En definitiva: la irracionalidad siempre logra expresarse, tal vez porque el término irracionalidad es incorrecto para definirla.
Robertson Davies, El quinto en discordia
La historia de Emilia es de sobra conocida. La de una mujer traumatizada por una muerte, la de su madre, de la que no habla. Que se equivoca con hombres que la maltratan y la dejan embarazada en dos ocasiones. Que un día encuentra una tarjeta de crédito y, necesitada de dinero, acude a un supermercado a comprar con ella pañales y comida. 193 euros que casi la conducen a la cárcel, de la que se salvó gracias a un indulto. En Requena, a una hora corta en coche de Valencia, no hace frío esta mañana. Al menos no al mediodía. No en esta casa humilde y de techos bajos y dinteles en los que golpea mi frente. Una tele enorme y borrosa vomita la basura habitual. Emilia tuvo sus horas de fama, aunque no pidió compensación. Una pecera muy poblada, un par de perras, Tana y Linda, unos guantes de boxeo, un carro de la compra, un bote de tabaco barato de liar, una estufa que arde. Así es más o menos la escena.
Juego con la pequeña Samira. Se parece mucho a su madre. La fotografío aunque sé que nunca podré mostrar su rostro. Me enseña como se peina y después le pone un lazo a la perra. Los silencios son muy largos en esta casa en la que nadie tiene trabajo. La vivienda es del padre de ella, que ahora vive en una cabaña, algo así entiendo, para que su hija pueda compartir con su pareja, Javier, padre de la pequeña, y las otra dos niñas (Caty y Montse) un techo algo más confortable. Durante largos segundos solo se escucha el zumbido absurdo del televisor y la voz de la niña. También el sonido de la cámara al disparar. Recorro imaginariamente este espacio vital. Intuyo que a Emilia no se lo han puesto fácil en este pueblo. Recuerdo el primer día que vi su cara asustada, la primera noticia de su drama que luego resultó ser tan notorio, una imagen borrosa captada por Javier con su móvil. A duras penas me dio para ilustrar la información.
La escasa luz. Los silencios. Samira se cansa de jugar y huye a su cuna rota y a ras de suelo, con un agujero grande que le permite entrar y salir sin pedir ayuda, pegada a la cama de sus padres. El domitorio es húmedo y está presidido por una bombilla grisácea. Así es esto del periodismo, pienso mientras cubro con una manta a la niña, contar la vida de gente que no vive. La cría cierra los ojos y succiona el chupete con fuerza. Aunque pronto comienza a llorar porque tiene hambre.

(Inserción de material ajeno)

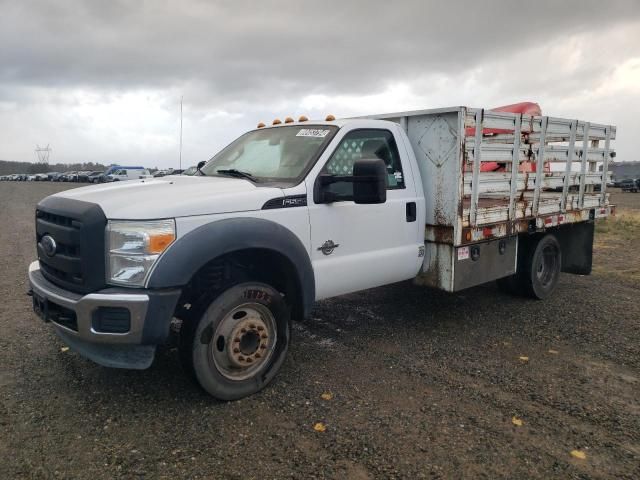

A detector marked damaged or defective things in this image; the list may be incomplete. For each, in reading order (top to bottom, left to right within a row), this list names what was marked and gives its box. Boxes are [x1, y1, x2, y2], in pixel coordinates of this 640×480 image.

rusty metal headache rack [364, 106, 616, 246]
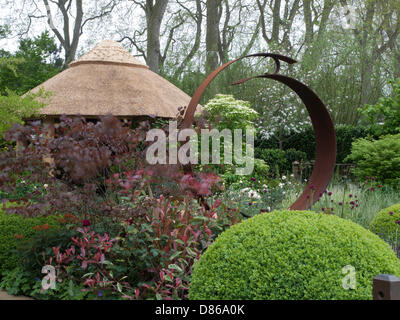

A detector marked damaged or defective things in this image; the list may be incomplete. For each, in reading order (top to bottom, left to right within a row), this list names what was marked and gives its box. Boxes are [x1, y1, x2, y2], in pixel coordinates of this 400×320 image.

rusted metal sculpture [180, 53, 336, 211]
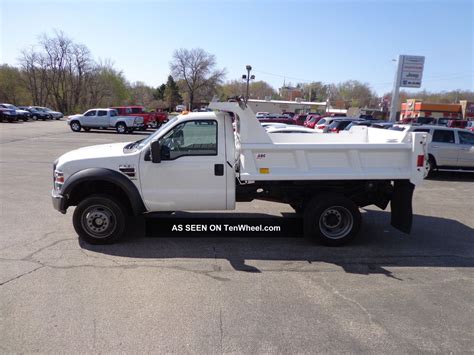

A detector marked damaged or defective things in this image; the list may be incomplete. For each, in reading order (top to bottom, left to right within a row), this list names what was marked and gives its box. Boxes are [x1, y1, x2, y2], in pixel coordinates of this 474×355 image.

cracked pavement [0, 121, 474, 354]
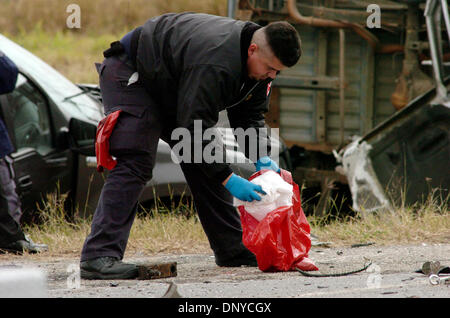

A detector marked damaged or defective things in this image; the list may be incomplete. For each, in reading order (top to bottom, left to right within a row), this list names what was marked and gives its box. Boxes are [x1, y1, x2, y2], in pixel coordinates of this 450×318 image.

damaged truck [230, 0, 448, 216]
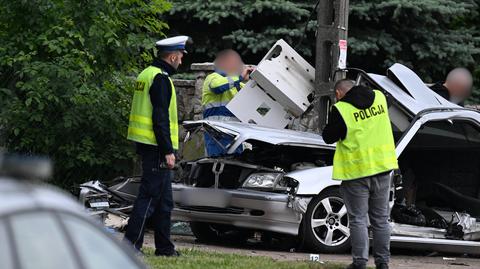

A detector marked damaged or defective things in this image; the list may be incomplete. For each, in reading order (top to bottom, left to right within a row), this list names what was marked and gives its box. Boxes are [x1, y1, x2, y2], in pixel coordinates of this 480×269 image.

damaged bumper [171, 182, 310, 234]
severely crashed car [172, 63, 480, 254]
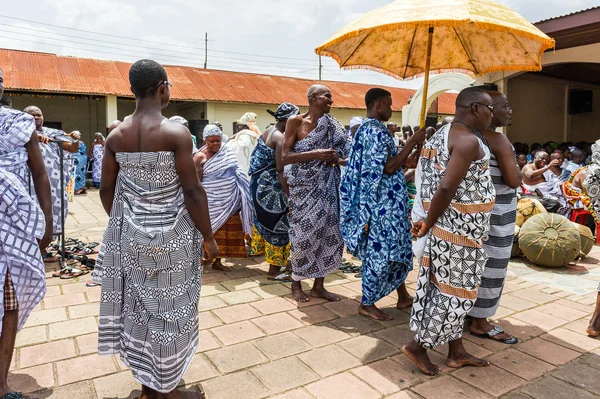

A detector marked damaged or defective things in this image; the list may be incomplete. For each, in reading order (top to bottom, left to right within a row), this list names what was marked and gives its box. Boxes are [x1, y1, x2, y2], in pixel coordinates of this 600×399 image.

rusty corrugated metal roof [1, 49, 460, 113]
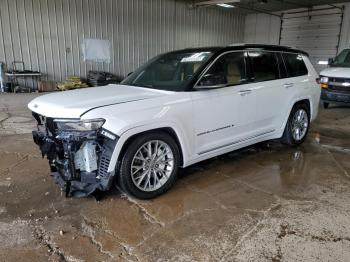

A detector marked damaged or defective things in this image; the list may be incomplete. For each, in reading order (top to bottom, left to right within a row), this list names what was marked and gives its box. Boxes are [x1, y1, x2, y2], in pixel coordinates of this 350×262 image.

crumpled front end [30, 112, 117, 196]
detached front bumper [31, 113, 117, 198]
damaged white jeep grand cherokee [29, 44, 320, 199]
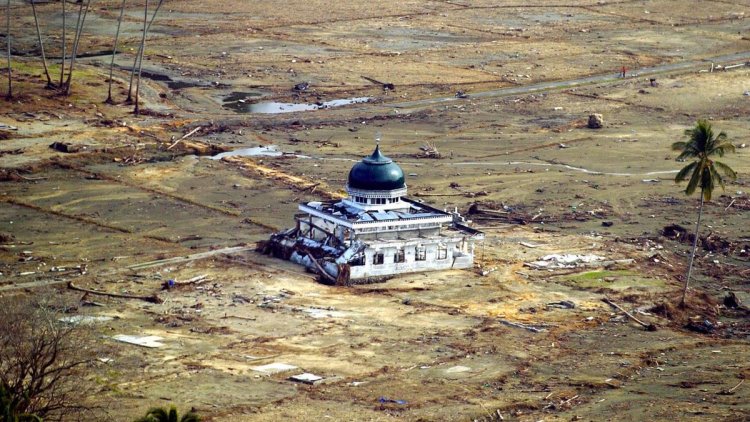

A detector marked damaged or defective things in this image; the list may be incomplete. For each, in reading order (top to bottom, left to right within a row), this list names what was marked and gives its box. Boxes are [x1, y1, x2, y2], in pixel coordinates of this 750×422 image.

Patatas frítas, no muchas, y unos filetes demasiado hechos. Llegan Montse y Caty del colegio. La segunda es muy reservada aunque en sus ojos brilla la inteligencia. La primera quiere ser periodista, dice. El dinero alcanza para una botella grande de Coca-Cola. No queda Ketchup en la nevera. Pero la vida fluye sin interrupciones, lenta, cálida. Me llega el olor de la leña incandescente en el interior de la estufa. Beso a Montse en la cabeza. Le digo que sea periodista, o lo que le dé la gana. Tal vez toda esta alegría no dure más de un segundo.